**Task requirements**
The material beneath this line should be printed exactly, with its pictures omitted.

**Supplied material**
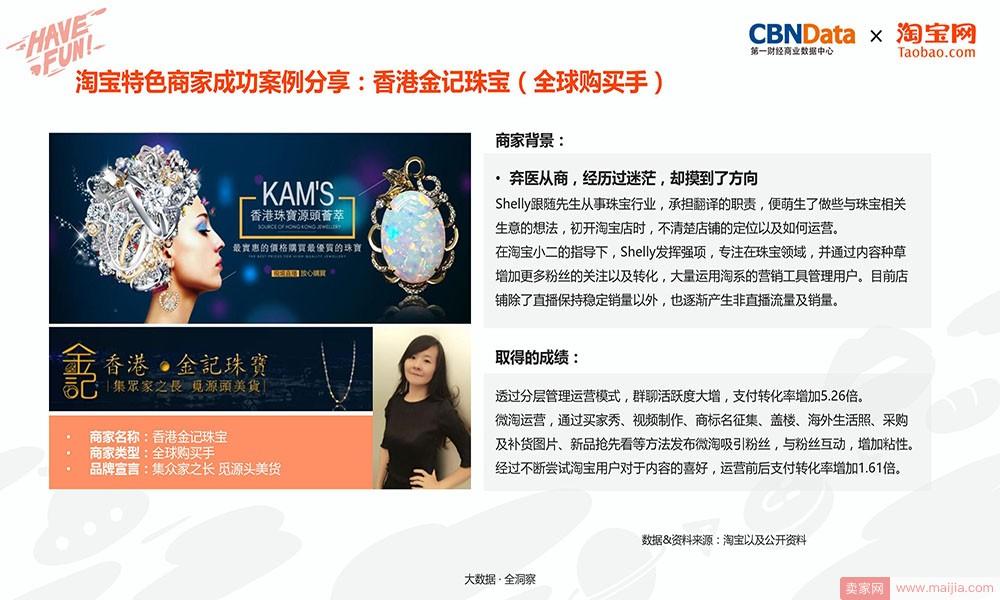 淘宝特色商家成功案例分享:香港金记珠宝(全球购买手)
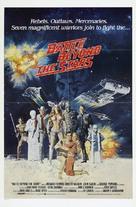 Battle Beyond the Stars - Movie Poster (xs thumbnail)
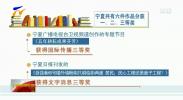 第三十届中国新闻奖揭晓 宁夏六件作品分获一二三等奖-20201103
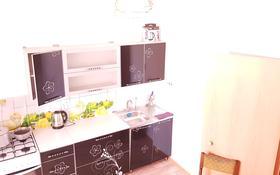 1-комнатная квартира, 50 м², 3/5 этаж помесячно, Сарыарка 9/5 за 75 000 〒 в Кокшетау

**Answer to this task**
 淘宝特色商家成功案例分享:香港金记珠宝(全球购买手)
 Battle Beyond the Stars - Movie Poster (xs thumbnail)
 第三十届中国新闻奖揭晓 宁夏六件作品分获一二三等奖-20201103
 1-комнатная квартира, 50 м², 3/5 этаж помесячно, Сарыарка 9/5 за 75 000 〒 в Кокшетау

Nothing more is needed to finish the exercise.